2.2 Filter out lower-expressed genes
Purpose
Filtering low-expression genes improved DEG detection sensitivity.
Methods
- Filter the genes with a total counts < = threshold;
- Filter genes with maximum normalized counts across all samples < = threshold;
- Filter genes with mean normalized counts across all samples < = threshold.
Criteria
Retain genes: (Reads >= 1 counts) >= 20% samples.
2.3 Normalization
Systematic biases
Size factor & global-scale normalization
Notes
Marie-Agnès Dillies, et al. A comprehensive evaluation of normalization methods for Illumina high-throughput RNA sequencing data analysis. Briefings in Bioinformatics, Volume 14, Issue 6, 1 November 2013, Pages 671–683 link
Catalina A Vallejos, et al. Normalizing single-cell RNA sequencing data: challenges and opportunities. Nature Methods volume 14, pages 565–571 link
2.4 Commonly used tools
2.4.1 DESeq2
The package DESeq2 provides methods to test for differential expression by use of negative binomial generalized linear models
Usage
> dds <- DESeqDataSetFromMatrix(countData = cts,
colData = coldata,
design= ~ batch + condition)
> dds <- DESeq(dds)
> resultsNames(dds) # lists the coefficients
> res <- results(dds, name="condition_trt_vs_untrt")

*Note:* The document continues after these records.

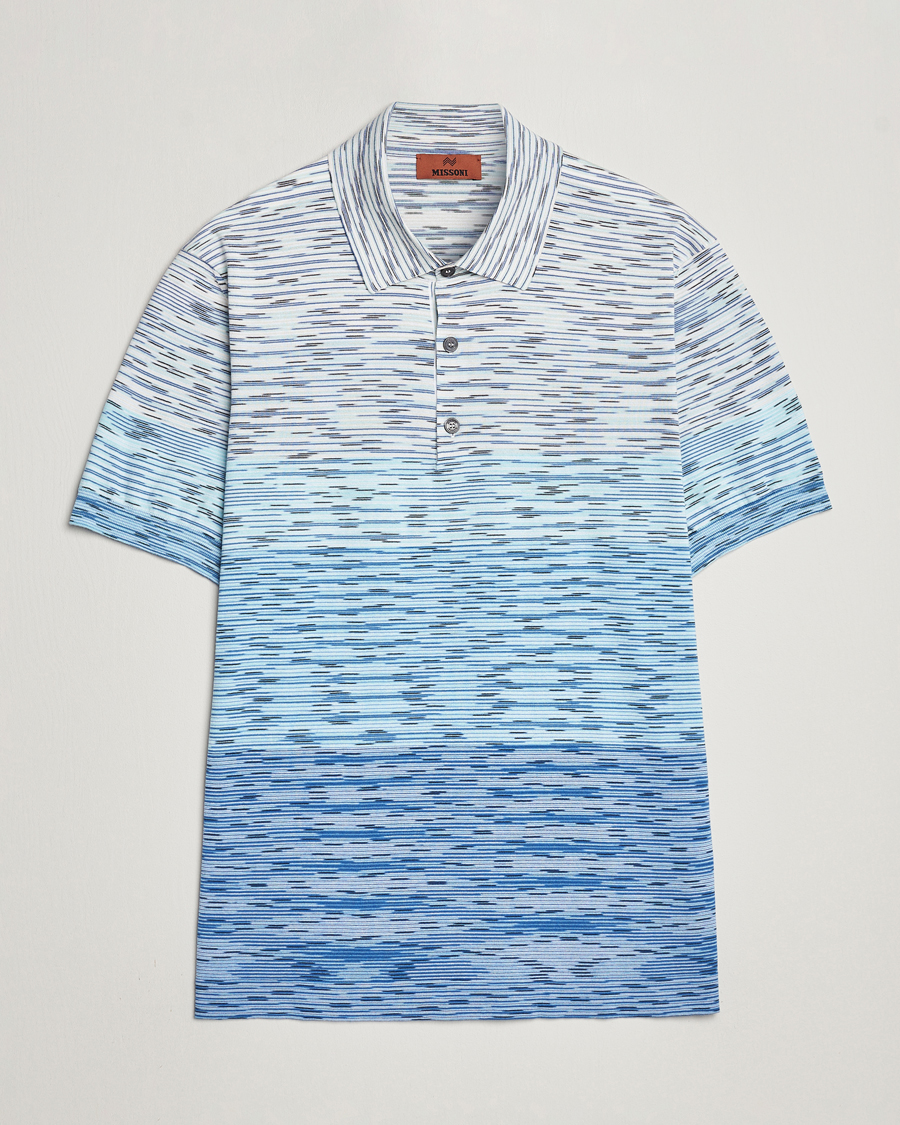Herr | Pikéer | Missoni | Space Dyed Knitted Polo White/Blue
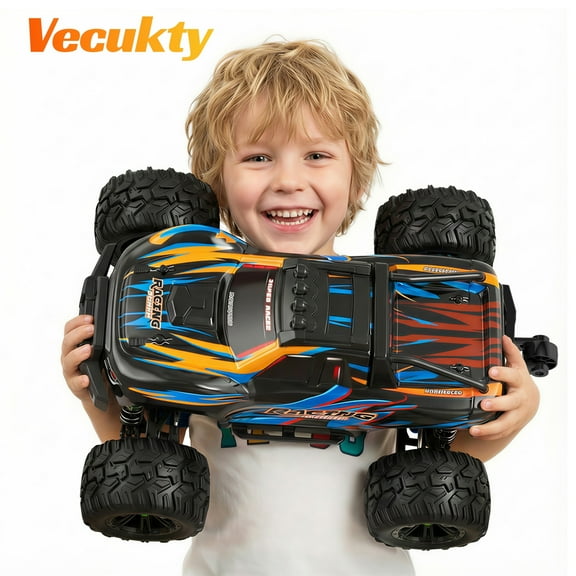 Vecukty 1:16 Scale High Speed Remote Control Car，45  KPH High Speed，All Terrain 4WD Off-Road Truck with 2.4 GHz Remote Control & 2 Batteries ，Gift for Adults Boys，Orange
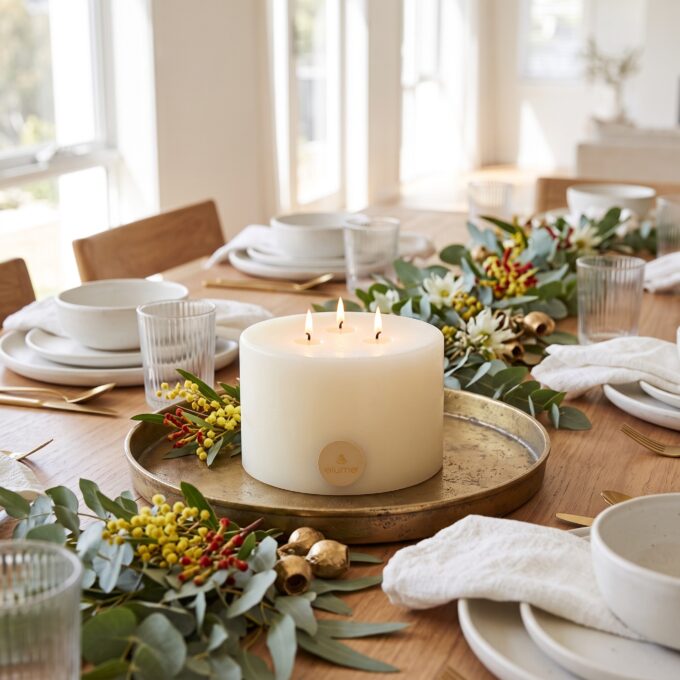 Christmas Vanilla Snowflake Pillar Candle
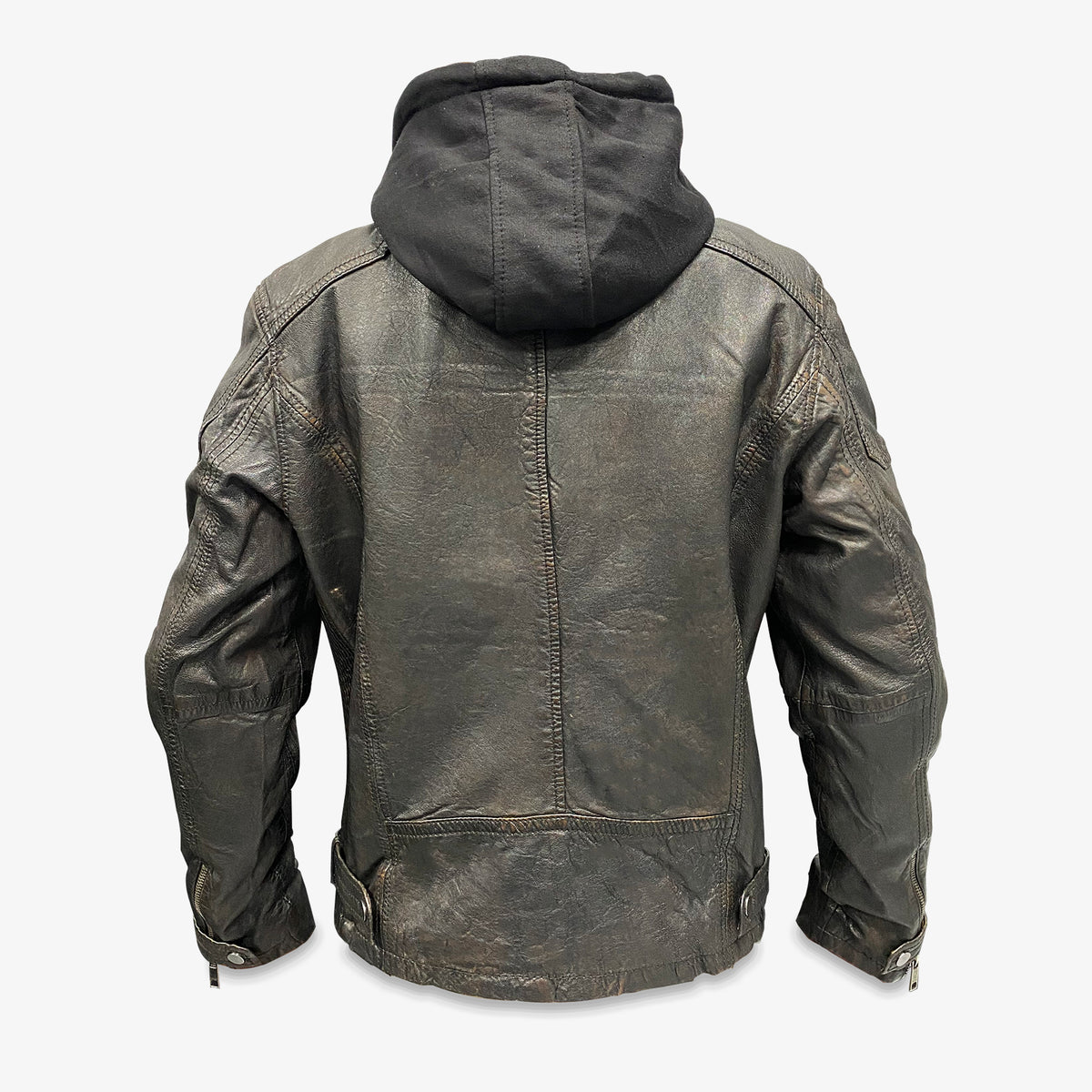 Hooded Real Leather Rubbed Finish Duel Layer Jacket #Desiderio #GenuineLeather #LeatherJacket #HoodedJacket #MensFashion #PremiumLeather #WinterStyle #CasualWear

# or to shrink log fold changes association with condition:
> res <- lfcShrink(dds, coef="condition_trt_vs_untrt")
Tips
Analyzing RNA-seq data with DESeq2
Notes
We shared scripts on github.
- DESeq2 normalization: R package DESeq2.Github.
2.4.2 edgeR
Usage
> x <- read.delim("TableOfCounts.txt",row.names="Symbol")
> group <- factor(c(1,1,2,2))
> y <- DGEList(counts=x,group=group)
> y <- calcNormFactors(y)
> design <- model.matrix(~group)
> y <- estimateDisp(y,design)
To perform quasi-likelihood F-tests:
> fit <- glmQLFit(y,design)
> qlf <- glmQLFTest(fit,coef=2)
> topTags(qlf)
To perform likelihood ratio tests:
> fit <- glmFit(y,design)
> lrt <- glmLRT(fit,coef=2)
> topTags(lrt)
Notes
We shared scripts on github.
- TMM normalization: R package edgeR.Github.
2.4.3 RPM
Usage
- normalize the reads by library size (edgeR)
- identify differential expressed gene using wilcoxon.test()
We shared scripts on github.
- RPM normalization: R package edgeR to calculate RPM, then test by R function wilcoxon.test().Github.
2.5 Optional: rank-based methods
X Li, et al. A rank-based algorithm of differential expression
analysis for small cell line data with statistical control. Briefings in Bioinformatics, 2017, 1–10 link
2.6 Homeworks
Level I: learn how to calculate differential expression
Level II:
- compare the difference between HTSeq and featureCounts
- compare the results of differential expression, draw venn plot to show the difference.
Level III:
- Try to run rank-based method on our data.
- Try to implement the methods using R/Python.